## [Source excerpt]
§

# Tractor Conversion - Gathering Information



## jtcweb (Nov 12, 2015)

Hello,

I have a GE Elec-Trac E-20 and really like it and while it does good on mowing the lawn areas of my 10 acre property I still need something bigger for the brush hogging and other chores. I'm looking to replace my gas tractors (Ford 9n & 4000) with something like an electric powered compact tractor. I found a Ford 1300 with a bad engine and I'm thinking that it would be an ideal size for me, plus it has a loader.

Most of my use will be moving stuff around my property so that is a low load. However I would like to be able to run a brush hog for two hours or so a few times a year.

If I were to embark on this project what would I need to consider before deciding on buying the 1300? I'll have to look at it closer but I do not believe the existing diesel engine is part of the frame like my older Ford's (which I will be selling). The 1300 engine is rated at something like 16hp, so what size electric motor should I be looking at? What voltage pack should I use? On my E-20 I have six 6V golf cart batteries and I would think that I would need at least as many amp hours, probably more.

§

## [Data section]
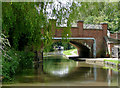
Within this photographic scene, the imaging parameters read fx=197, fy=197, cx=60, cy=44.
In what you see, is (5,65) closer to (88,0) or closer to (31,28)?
(31,28)

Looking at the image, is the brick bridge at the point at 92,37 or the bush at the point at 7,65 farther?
the brick bridge at the point at 92,37

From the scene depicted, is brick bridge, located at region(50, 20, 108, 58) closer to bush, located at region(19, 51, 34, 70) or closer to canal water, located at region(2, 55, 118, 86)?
bush, located at region(19, 51, 34, 70)

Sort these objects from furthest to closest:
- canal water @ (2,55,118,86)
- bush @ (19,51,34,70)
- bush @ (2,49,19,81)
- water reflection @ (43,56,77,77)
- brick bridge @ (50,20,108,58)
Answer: brick bridge @ (50,20,108,58), bush @ (19,51,34,70), water reflection @ (43,56,77,77), canal water @ (2,55,118,86), bush @ (2,49,19,81)

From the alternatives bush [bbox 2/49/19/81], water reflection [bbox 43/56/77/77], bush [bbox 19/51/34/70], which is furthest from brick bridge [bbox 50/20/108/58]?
bush [bbox 2/49/19/81]

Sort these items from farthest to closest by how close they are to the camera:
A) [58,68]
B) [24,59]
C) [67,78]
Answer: [58,68]
[24,59]
[67,78]

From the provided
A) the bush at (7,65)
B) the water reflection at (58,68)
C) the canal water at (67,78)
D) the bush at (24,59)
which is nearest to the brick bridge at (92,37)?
the water reflection at (58,68)

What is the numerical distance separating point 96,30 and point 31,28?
1153 centimetres

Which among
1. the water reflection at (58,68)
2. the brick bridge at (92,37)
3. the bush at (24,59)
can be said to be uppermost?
the brick bridge at (92,37)

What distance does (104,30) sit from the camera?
55.4 ft

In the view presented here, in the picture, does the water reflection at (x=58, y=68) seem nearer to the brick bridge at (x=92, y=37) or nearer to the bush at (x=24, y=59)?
the bush at (x=24, y=59)

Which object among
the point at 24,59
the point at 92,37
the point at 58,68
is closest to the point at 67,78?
the point at 24,59

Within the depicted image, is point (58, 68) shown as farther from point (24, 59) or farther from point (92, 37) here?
point (92, 37)

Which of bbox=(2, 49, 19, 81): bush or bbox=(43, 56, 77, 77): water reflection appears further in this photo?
bbox=(43, 56, 77, 77): water reflection

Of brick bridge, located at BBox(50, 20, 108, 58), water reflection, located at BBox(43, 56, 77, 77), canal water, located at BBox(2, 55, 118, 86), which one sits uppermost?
brick bridge, located at BBox(50, 20, 108, 58)
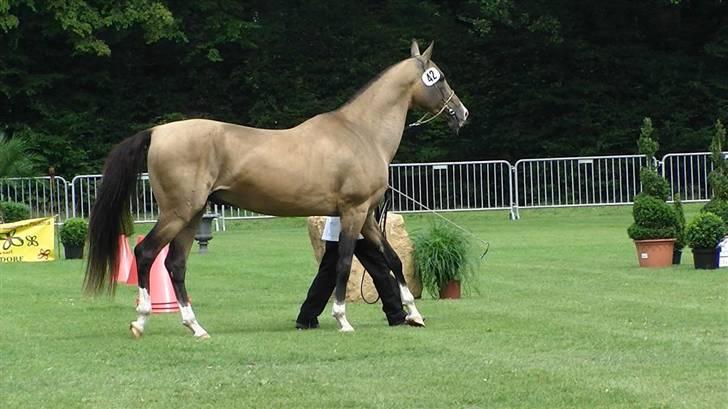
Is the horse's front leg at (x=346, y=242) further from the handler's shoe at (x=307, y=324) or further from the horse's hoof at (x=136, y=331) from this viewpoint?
the horse's hoof at (x=136, y=331)

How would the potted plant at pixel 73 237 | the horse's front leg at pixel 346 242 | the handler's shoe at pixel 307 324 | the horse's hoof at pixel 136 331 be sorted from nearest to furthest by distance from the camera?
the horse's hoof at pixel 136 331, the horse's front leg at pixel 346 242, the handler's shoe at pixel 307 324, the potted plant at pixel 73 237

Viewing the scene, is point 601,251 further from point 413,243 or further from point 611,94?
point 611,94

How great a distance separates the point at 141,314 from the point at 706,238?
8.61 metres

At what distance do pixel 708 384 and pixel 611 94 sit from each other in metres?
33.6

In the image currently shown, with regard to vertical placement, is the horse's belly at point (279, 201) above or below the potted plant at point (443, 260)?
above

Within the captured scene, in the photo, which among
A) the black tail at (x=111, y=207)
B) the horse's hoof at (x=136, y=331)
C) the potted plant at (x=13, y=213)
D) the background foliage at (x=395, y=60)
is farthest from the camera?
the background foliage at (x=395, y=60)

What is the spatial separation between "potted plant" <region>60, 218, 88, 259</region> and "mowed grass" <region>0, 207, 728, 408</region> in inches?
190

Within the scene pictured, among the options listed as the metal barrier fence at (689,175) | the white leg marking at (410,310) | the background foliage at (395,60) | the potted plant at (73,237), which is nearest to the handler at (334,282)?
the white leg marking at (410,310)

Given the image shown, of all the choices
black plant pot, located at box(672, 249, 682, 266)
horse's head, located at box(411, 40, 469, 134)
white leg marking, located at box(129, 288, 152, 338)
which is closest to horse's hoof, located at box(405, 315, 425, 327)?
horse's head, located at box(411, 40, 469, 134)

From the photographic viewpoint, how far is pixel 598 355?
10039 mm

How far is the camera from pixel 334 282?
13.0 meters

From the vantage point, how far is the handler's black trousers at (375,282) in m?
12.8

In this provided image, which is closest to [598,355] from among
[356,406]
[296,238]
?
[356,406]

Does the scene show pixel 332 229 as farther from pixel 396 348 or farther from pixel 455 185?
pixel 455 185
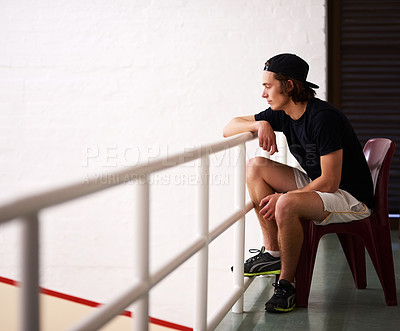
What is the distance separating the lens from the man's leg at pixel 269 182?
8.05 ft

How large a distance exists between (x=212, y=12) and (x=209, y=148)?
2233mm

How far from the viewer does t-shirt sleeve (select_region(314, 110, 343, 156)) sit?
2.21m

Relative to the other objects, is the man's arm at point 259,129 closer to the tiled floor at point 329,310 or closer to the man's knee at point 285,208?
the man's knee at point 285,208

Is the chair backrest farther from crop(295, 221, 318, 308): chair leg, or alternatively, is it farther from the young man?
crop(295, 221, 318, 308): chair leg

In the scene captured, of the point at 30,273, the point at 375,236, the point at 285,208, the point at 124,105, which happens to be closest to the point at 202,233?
the point at 285,208

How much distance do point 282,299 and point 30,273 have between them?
1.54 m

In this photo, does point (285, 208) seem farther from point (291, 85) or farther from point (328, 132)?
point (291, 85)

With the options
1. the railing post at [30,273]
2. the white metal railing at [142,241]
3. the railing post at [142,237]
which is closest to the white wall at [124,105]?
the white metal railing at [142,241]

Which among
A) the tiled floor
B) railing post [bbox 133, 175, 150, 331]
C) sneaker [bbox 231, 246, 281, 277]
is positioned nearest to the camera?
railing post [bbox 133, 175, 150, 331]

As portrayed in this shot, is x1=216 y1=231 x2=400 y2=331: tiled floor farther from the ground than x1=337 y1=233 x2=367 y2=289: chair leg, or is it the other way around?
x1=337 y1=233 x2=367 y2=289: chair leg

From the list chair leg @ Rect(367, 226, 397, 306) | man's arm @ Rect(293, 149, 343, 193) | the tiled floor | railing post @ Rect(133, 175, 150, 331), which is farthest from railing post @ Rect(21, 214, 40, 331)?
chair leg @ Rect(367, 226, 397, 306)

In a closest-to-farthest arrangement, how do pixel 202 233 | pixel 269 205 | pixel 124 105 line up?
pixel 202 233, pixel 269 205, pixel 124 105

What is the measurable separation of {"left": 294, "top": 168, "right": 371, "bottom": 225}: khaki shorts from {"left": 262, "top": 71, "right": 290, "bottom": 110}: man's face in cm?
38

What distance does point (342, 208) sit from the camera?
7.45 feet
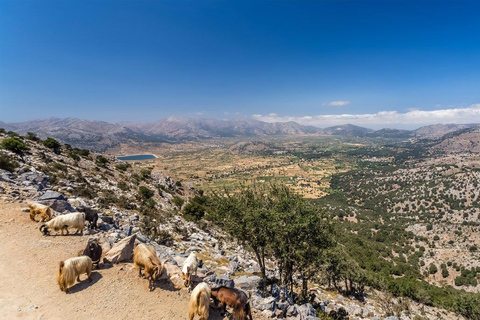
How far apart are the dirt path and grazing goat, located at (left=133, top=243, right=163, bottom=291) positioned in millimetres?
423

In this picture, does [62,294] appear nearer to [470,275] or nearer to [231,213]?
[231,213]

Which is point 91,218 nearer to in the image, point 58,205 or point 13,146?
point 58,205

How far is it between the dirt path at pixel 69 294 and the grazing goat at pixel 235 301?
0.73 m

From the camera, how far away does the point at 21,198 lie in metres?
15.6

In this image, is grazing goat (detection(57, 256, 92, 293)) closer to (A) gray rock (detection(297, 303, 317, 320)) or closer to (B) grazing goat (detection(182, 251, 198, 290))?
(B) grazing goat (detection(182, 251, 198, 290))

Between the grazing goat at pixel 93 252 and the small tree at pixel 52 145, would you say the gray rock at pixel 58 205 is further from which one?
the small tree at pixel 52 145

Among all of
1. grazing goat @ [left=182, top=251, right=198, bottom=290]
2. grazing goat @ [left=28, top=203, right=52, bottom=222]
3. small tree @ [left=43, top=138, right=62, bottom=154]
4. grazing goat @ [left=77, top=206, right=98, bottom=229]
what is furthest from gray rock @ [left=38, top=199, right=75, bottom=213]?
small tree @ [left=43, top=138, right=62, bottom=154]

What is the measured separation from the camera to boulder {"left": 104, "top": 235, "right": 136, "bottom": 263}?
417 inches

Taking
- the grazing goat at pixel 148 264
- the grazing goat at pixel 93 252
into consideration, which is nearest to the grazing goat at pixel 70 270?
the grazing goat at pixel 93 252

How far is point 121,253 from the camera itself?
35.2ft

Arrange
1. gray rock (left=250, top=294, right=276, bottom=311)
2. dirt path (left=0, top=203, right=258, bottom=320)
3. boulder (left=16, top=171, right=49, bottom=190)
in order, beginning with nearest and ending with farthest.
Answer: dirt path (left=0, top=203, right=258, bottom=320) → gray rock (left=250, top=294, right=276, bottom=311) → boulder (left=16, top=171, right=49, bottom=190)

§

## [Jobs]
A. What is the Spanish translation of this sentence from the tractor conversion thread: "Most of my use will be moving stuff around my property so that is a low load."?
B. Could you convert the entries from the line with "Among all of" to the line with "4. grazing goat" into a Markdown table with columns Row and Line, skipping any blank lines?
The tractor conversion thread and the entries are unrelated to each other.

## [Results of the exercise]
A. La mayor parte de mi uso será mover cosas por mi propiedad, así que es una carga baja.

B.
| Row | Line |
|---|---|
| 1 | Among all of |
| 2 | 1. grazing goat @ [left=182, top=251, right=198, bottom=290] |
| 3 | 2. grazing goat @ [left=28, top=203, right=52, bottom=222] |
| 4 | 3. small tree @ [left=43, top=138, right=62, bottom=154] |
| 5 | 4. grazing goat @ [left=77, top=206, right=98, bottom=229] |